Lorsqu'il eut fini d'écrire les vingt-quatre caractères : « Mes mérites ont éclipsé l'empereur, le roi de Hong était jaloux de moi, tous les oiseaux ont été confisqués, l'arc a été rangé, j'étais emprisonné dans une cage de fer, ma vieille mère était impliquée, j'étais si triste et indigné que je voulais mourir », il entendit soudain des chiens se disputer de la nourriture devant la porte. Il regarda dehors et vit que la nourriture que He Li avait cassée était encore par terre, et deux chiens apparus de nulle part se la disputaient. Le plus petit ne pouvait pas vaincre le plus grand et gémissait.

Soudain, une idée lui vint. Il avait amené près de deux mille cavaliers de la cavalerie de Gale, venus de la ville de Tianhe, des troupes d'élite qu'il avait entraînées pendant de nombreuses années et qui lui étaient d'une loyauté sans faille. S'il parvenait à les faire venir, il ne serait plus désespéré. À présent, il se sentait piégé dans une ville isolée, et la solution était d'envoyer un message pour demander de l'aide.
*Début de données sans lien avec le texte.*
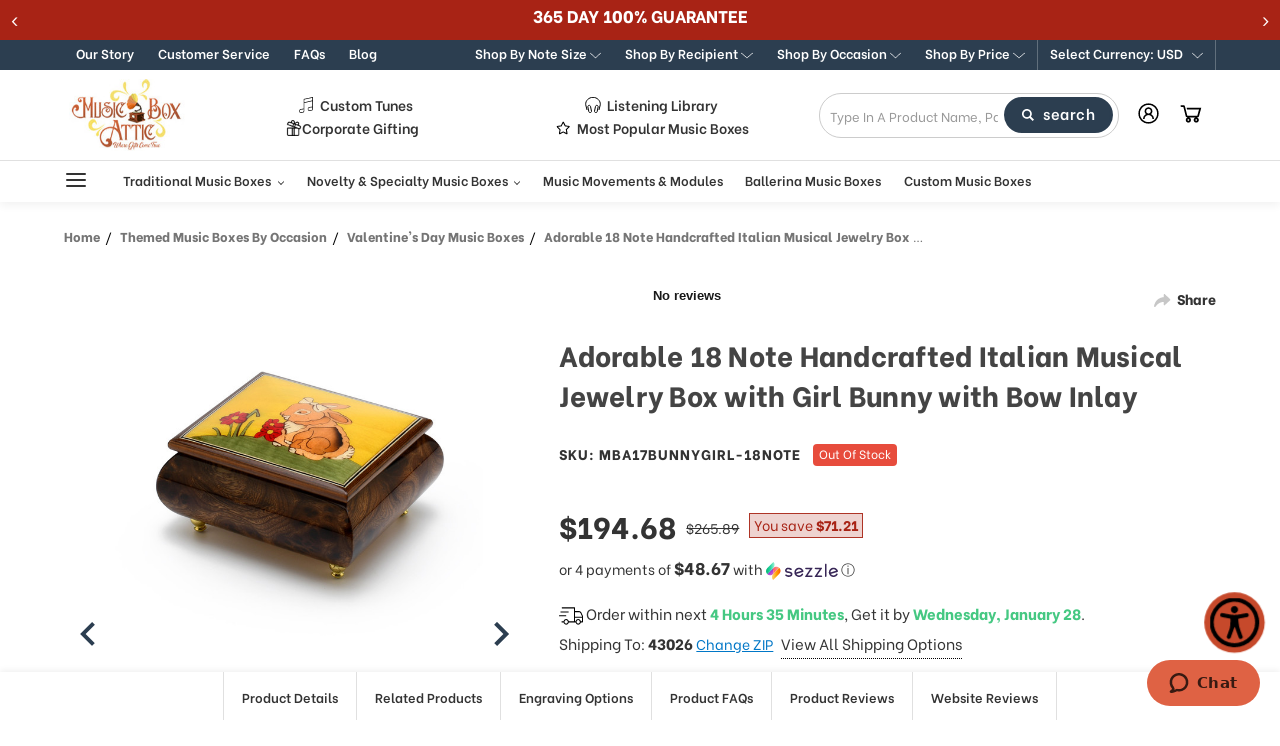

--- FILE ---
content_type: image/svg+xml
request_url: https://cdn11.bigcommerce.com/s-ojupdjoifk/stencil/39dfd260-97e0-013e-3d39-12032ea33a0e/e/ada5afd0-dab8-013e-b607-56a9e7a677ab/img/svg/shopping-cart.svg
body_size: 479
content:
<?xml version="1.0" encoding="UTF-8"?>
<svg width="20px" height="19px" viewBox="0 0 20 19" version="1.1" xmlns="http://www.w3.org/2000/svg" xmlns:xlink="http://www.w3.org/1999/xlink">
    <!-- Generator: Sketch 52.6 (67491) - http://www.bohemiancoding.com/sketch -->
    <title>Cart</title>
    <desc>Created with Sketch.</desc>
    <g id="Symbols" stroke="none" stroke-width="1" fill="none" fill-rule="evenodd">
        <g id="Cart" fill="#515356">
            <path d="M19.7214781,4.85106383 C19.4549716,4.44680851 18.9219587,4.17730496 18.3889458,4.17730496 L5.99639537,4.17730496 L5.46338245,1.4822695 C5.33012922,0.673758865 4.3973566,-1.234568e-13 3.59783722,-1.234568e-13 L-3.55271368e-15,-1.234568e-13 L-3.55271368e-15,2.15602837 L3.46458399,2.15602837 L5.46338245,11.858156 C5.59663568,12.6666667 6.52940829,13.3404255 7.32892767,13.3404255 L15.7238812,13.3404255 C16.5234006,13.3404255 17.4561732,12.8014184 17.7226796,11.9929078 L19.8547313,6.33333333 C20.1212378,5.79432624 19.9879846,5.25531915 19.7214781,4.85106383 L19.7214781,4.85106383 Z M15.8571344,11.3191489 L7.59543413,11.3191489 L6.52940829,6.46808511 L17.5894264,6.46808511 L15.8571344,11.3191489 L15.8571344,11.3191489 Z M8.12844706,14.6879433 C6.92916798,14.6879433 5.99639537,15.6312057 5.99639537,16.8439716 C5.99639537,18.0567376 6.92916798,19 8.12844706,19 C9.32772613,19 10.2604987,18.0567376 10.2604987,16.8439716 C10.2604987,15.6312057 9.32772613,14.6879433 8.12844706,14.6879433 L8.12844706,14.6879433 Z M15.590628,14.6879433 C14.3913489,14.6879433 13.4585763,15.6312057 13.4585763,16.8439716 C13.4585763,18.0567376 14.3913489,19 15.590628,19 C16.789907,19 17.7226796,18.0567376 17.7226796,16.8439716 C17.7226796,15.6312057 16.789907,14.6879433 15.590628,14.6879433 L15.590628,14.6879433 Z"></path>
        </g>
    </g>
</svg>


--- FILE ---
content_type: image/svg+xml
request_url: https://www.musicboxattic.com/content/pause-circle.svg
body_size: -437
content:
<svg xmlns="http://www.w3.org/2000/svg" viewBox="0 0 32 32"><path d="M 16 4 C 9.382813 4 4 9.382813 4 16 C 4 22.617188 9.382813 28 16 28 C 22.617188 28 28 22.617188 28 16 C 28 9.382813 22.617188 4 16 4 Z M 16 6 C 21.535156 6 26 10.464844 26 16 C 26 21.535156 21.535156 26 16 26 C 10.464844 26 6 21.535156 6 16 C 6 10.464844 10.464844 6 16 6 Z M 12 11 L 12 21 L 14 21 L 14 11 Z M 18 11 L 18 21 L 20 21 L 20 11 Z"/></svg>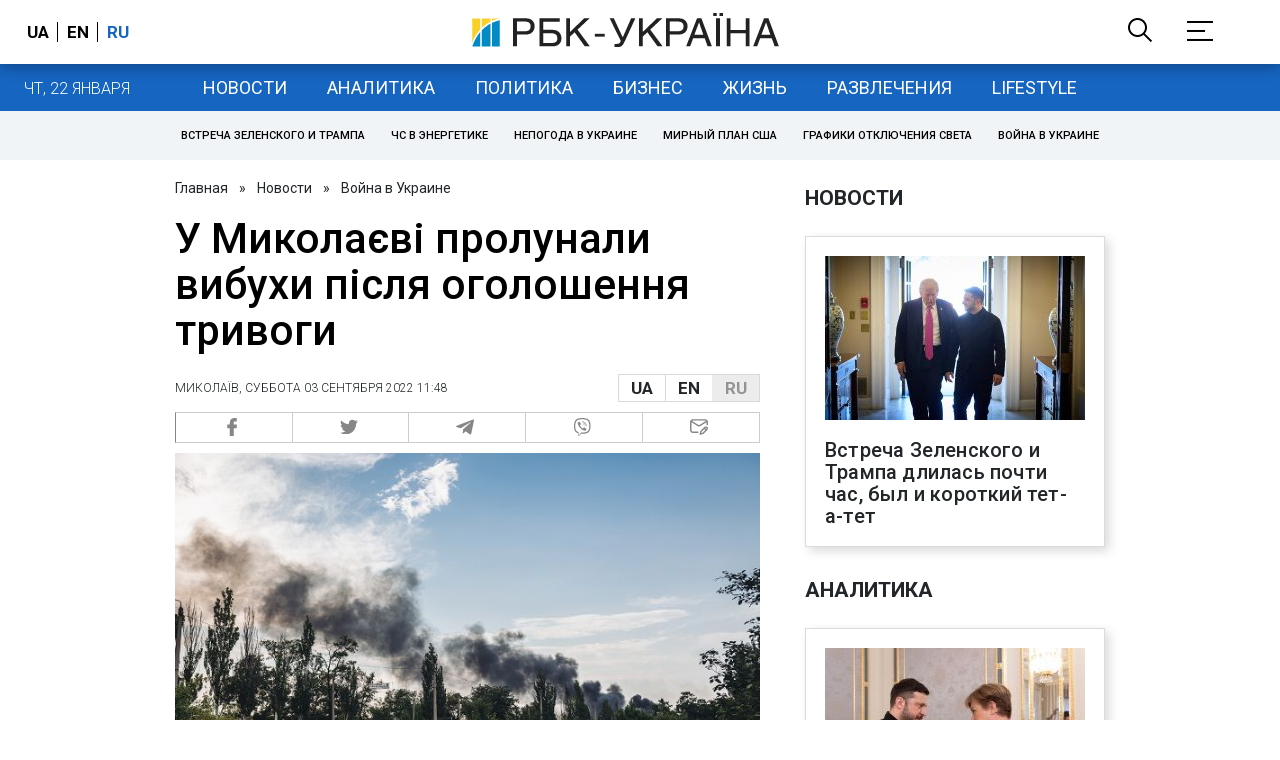

--- FILE ---
content_type: application/javascript; charset=utf-8
request_url: https://fundingchoicesmessages.google.com/f/AGSKWxXEFuXU2sAZS5VGKd-d-NBMXHtGaCycKCEeHVOl6lXc88iIOXE9aShuNsXpM_MWl2cLNVz08wjzkTmcARGZ-as_RLujHhG0B5MBEIVGySC2C-mekP5jWzYirILCpi3Kk0Cuzo4QUWG3jo0hppymQO9tOqje_FuXTCip7sAqsclUKYpLkXOcv2u1og==/_/requestadvertisement./468-60_&banner_id=/getadsettingsjs?-ads-master/
body_size: -1289
content:
window['84920f3a-2f4f-44c2-b5b6-b5ab867f47c9'] = true;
« Tsk tsk… » Il appela doucement le chiot. Les deux chiens sursautèrent à la voix humaine. Le chiot remua la queue et regarda la nourriture au sol. Lorsque le grand chien vit le chiot s'approcher, il laissa échapper un grognement d'avertissement, et le chiot n'eut d'autre choix que de battre en retraite.

Ma Jiyou était inquiet, regrettant de ne pas avoir apporté de nourriture dans la maison en fer. Voyant le petit chien regarder pitoyablement le gros chien manger, remuant la queue et quémandant de la nourriture, il tendit rapidement la main par le trou, agita le tissu et appela le petit chien.